══ DATA IN THIS EXERCISE

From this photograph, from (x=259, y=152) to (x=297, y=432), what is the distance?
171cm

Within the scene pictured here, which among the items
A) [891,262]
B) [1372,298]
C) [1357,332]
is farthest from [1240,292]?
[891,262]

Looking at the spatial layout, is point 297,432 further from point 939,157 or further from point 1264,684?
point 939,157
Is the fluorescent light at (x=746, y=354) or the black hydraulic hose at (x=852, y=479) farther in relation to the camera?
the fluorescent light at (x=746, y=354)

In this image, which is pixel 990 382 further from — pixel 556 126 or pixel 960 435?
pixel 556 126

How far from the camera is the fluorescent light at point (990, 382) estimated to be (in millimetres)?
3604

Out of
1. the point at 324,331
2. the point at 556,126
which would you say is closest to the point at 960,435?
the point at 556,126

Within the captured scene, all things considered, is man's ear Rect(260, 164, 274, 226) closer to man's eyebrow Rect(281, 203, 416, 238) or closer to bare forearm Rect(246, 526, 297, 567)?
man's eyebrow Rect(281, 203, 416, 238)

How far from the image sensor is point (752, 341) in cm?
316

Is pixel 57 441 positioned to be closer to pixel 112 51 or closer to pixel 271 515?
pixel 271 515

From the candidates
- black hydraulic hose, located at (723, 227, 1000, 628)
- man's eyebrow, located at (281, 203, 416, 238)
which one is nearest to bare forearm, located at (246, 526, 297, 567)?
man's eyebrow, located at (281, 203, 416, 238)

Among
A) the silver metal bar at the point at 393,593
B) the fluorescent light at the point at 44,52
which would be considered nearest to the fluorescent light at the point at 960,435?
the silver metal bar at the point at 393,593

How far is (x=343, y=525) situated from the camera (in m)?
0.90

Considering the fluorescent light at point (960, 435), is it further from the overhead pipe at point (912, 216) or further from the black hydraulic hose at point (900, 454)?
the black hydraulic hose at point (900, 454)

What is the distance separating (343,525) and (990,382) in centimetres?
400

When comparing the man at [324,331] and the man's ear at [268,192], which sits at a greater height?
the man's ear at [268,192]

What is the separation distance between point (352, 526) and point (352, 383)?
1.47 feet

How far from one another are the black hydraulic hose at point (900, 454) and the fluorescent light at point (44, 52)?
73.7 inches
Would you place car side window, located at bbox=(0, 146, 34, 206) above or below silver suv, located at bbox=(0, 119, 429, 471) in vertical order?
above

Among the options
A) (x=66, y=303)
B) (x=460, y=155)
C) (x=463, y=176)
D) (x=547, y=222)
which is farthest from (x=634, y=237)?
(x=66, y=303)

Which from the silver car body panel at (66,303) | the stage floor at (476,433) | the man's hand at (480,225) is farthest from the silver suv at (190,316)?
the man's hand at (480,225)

════

- _REQUEST_: With the line containing "What is the distance separating" as the first and the last line of the records as the final one, print exactly the lines in that span.

- _ANSWER FOR THE TASK_:
What is the distance separating (343,525) and (990,382) in centimetres?
400

When comparing the man at [324,331] and the man's ear at [268,192], which sits at a greater height?
the man's ear at [268,192]

What is the separation distance between point (352, 526) and point (352, 383)?
1.47 feet

How far from one another are the black hydraulic hose at point (900, 454) and the fluorescent light at point (44, 52)?
73.7 inches
Would you place car side window, located at bbox=(0, 146, 34, 206) above or below silver suv, located at bbox=(0, 119, 429, 471) in vertical order?
above

Among the options
A) (x=66, y=303)
B) (x=460, y=155)
C) (x=463, y=176)
D) (x=547, y=222)
which is farthest from (x=634, y=237)?
(x=66, y=303)

Which from the silver car body panel at (66,303) | the stage floor at (476,433) | the man's hand at (480,225) is farthest from the silver suv at (190,316)?
the man's hand at (480,225)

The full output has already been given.